--- THE REQUEST ---
Filter the material below, keeping every line that contains the string "paving". Copy those lines unchanged.

Scene-based spatial questions:
※ ※ ※

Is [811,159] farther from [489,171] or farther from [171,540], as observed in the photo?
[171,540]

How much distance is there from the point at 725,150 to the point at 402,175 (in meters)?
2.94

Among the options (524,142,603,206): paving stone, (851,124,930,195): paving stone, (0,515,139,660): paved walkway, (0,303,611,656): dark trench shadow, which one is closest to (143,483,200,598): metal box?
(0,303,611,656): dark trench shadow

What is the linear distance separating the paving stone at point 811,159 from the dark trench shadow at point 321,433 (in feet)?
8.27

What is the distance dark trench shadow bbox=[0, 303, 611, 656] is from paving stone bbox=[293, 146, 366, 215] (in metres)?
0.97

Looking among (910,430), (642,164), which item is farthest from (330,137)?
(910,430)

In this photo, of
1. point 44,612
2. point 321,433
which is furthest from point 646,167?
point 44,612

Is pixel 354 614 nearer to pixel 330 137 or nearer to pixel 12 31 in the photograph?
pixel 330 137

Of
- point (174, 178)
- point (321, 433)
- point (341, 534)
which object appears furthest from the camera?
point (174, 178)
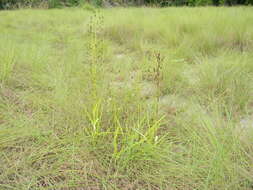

※ ※ ※

--- REPLY ---
Among the options (524,142,603,206): paving stone, (851,124,930,195): paving stone, (0,515,139,660): paved walkway, (0,303,611,656): dark trench shadow, which one is closest to (143,483,200,598): metal box?
What is the linear distance separating the paving stone at point 811,159 from the dark trench shadow at point 321,433 (in feet)?
What is the distance dark trench shadow bbox=[0, 303, 611, 656] is from paving stone bbox=[293, 146, 366, 215] (in metres)?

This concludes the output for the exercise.